The basic ART system is an unsupervised learning model. It typically consists of a comparison field and a recognition field composed of neurons, a vigilance parameter (threshold of recognition), and a reset module.
- The comparison field takes an input vector (a one-dimensional array of values) and transfers it to its best match in the recognition field.
  - Its best match is the single neuron whose set of weights (weight vector) most closely matches the input vector.
- Each recognition field neuron outputs a negative signal (proportional to that neuron's quality of match to the input vector) to each of the other recognition field neurons and thus inhibits their output.
  - In this way the recognition field exhibits lateral inhibition, allowing each neuron in it to represent a category to which input vectors are classified.

- After the input vector is classified, the reset module compares the strength of the recognition match to the vigilance parameter.
  - If the vigilance parameter is overcome (i.e. the input vector is within the normal range seen on previous input vectors), then training commences:
    - The weights of the winning recognition neuron are adjusted towards the features of the input vector
  - Otherwise, if the match level is below the vigilance parameter (i.e. the input vector's match is outside the normal expected range for that neuron) the winning recognition neuron is inhibited and a search procedure is carried out.
    - In this search procedure, recognition neurons are disabled one by one by the reset function until the vigilance parameter is overcome by a recognition match.
      - In particular, at each cycle of the search procedure the most active recognition neuron is selected and then switched off, if its activation is below the vigilance parameter
      - (note that it thus releases the remaining recognition neurons from its inhibition).
  - If no committed recognition neuron's match overcomes the vigilance parameter, then an uncommitted neuron is committed and its weights are adjusted towards matching the input vector.
- The vigilance parameter has considerable influence on the system: higher vigilance produces highly detailed memories (many, fine-grained categories), while lower vigilance results in more general memories (fewer, more-general categories).

==Training==
There are two basic methods of training ART-based neural networks: slow and fast.
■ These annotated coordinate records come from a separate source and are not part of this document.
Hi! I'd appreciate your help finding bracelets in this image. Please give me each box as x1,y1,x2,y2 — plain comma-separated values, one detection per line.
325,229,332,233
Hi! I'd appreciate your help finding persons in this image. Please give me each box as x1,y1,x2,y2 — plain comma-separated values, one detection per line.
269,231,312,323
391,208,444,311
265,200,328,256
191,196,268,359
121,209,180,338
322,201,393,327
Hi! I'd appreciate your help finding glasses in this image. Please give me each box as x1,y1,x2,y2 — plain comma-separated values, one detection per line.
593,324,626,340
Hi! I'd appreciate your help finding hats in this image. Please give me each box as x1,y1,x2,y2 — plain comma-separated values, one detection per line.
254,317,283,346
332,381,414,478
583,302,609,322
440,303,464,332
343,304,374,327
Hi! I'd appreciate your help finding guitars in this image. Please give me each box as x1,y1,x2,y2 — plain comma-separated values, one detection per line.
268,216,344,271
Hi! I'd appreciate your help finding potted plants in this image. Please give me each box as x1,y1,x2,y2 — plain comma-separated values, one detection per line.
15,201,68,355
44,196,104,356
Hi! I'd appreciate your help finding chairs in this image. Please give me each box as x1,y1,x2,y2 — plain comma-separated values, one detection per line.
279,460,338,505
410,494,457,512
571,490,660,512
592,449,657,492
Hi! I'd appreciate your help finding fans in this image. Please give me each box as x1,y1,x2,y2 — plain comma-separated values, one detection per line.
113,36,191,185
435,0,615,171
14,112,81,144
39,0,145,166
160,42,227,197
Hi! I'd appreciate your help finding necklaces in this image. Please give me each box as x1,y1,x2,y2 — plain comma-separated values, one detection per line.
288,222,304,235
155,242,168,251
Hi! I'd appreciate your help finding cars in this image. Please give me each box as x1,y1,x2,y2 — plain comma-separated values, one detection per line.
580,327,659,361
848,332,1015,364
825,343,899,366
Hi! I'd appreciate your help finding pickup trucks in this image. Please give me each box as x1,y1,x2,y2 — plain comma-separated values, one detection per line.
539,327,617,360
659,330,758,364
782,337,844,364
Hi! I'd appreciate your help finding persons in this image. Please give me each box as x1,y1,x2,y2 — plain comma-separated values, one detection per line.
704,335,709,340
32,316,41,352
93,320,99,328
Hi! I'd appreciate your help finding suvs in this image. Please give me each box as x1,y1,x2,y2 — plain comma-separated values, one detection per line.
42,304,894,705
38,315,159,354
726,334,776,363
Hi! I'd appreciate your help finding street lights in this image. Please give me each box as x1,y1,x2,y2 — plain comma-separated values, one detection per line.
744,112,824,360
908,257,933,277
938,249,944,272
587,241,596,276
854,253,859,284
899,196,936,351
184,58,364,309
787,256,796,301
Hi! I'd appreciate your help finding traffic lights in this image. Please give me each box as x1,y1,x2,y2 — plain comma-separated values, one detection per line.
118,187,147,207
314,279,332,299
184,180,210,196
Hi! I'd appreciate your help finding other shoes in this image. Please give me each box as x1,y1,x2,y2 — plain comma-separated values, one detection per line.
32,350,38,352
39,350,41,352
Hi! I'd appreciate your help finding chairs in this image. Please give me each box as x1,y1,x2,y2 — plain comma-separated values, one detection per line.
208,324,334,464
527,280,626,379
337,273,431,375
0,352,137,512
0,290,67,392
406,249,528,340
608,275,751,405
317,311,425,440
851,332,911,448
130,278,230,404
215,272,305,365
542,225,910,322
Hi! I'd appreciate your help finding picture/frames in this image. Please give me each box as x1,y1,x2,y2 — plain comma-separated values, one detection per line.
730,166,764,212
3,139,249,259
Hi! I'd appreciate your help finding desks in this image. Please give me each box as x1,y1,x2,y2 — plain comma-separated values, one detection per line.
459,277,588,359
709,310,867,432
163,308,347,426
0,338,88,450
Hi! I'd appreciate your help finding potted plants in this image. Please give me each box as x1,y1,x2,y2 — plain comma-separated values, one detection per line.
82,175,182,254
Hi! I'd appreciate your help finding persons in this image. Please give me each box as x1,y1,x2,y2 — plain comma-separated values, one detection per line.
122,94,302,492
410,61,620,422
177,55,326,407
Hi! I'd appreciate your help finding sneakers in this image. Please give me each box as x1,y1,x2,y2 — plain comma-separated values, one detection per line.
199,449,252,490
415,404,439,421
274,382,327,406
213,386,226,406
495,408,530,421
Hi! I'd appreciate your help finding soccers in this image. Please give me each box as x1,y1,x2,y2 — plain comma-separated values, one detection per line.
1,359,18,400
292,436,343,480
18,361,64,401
In the slow learning method, the degree of training of the recognition neuron's weights towards the input vector is calculated to continuous values with differential equations and is thus dependent on the length of time the input vector is presented. With fast learning, algebraic equations are used to calculate degree of weight adjustments to be made, and binary values are used. While fast learning is effective and efficient for a variety of tasks, the slow learning method is more biologically plausible and can be used with continuous-time networks (i.e. when the input vector can vary continuously).

== Types ==
ART 1 is the simplest variety of ART networks, accepting only binary inputs.
ART 2 extends network capabilities to support continuous inputs.
ART 2-A is a streamlined form of ART-2 with a drastically accelerated runtime, and with qualitative results being only rarely inferior to the full ART-2 implementation.
ART 3 builds on ART-2 by simulating rudimentary neurotransmitter regulation of synaptic activity by incorporating simulated sodium (Na+) and calcium (Ca2+) ion concentrations into the system's equations, which results in a more physiologically realistic means of partially inhibiting categories that trigger mismatch resets.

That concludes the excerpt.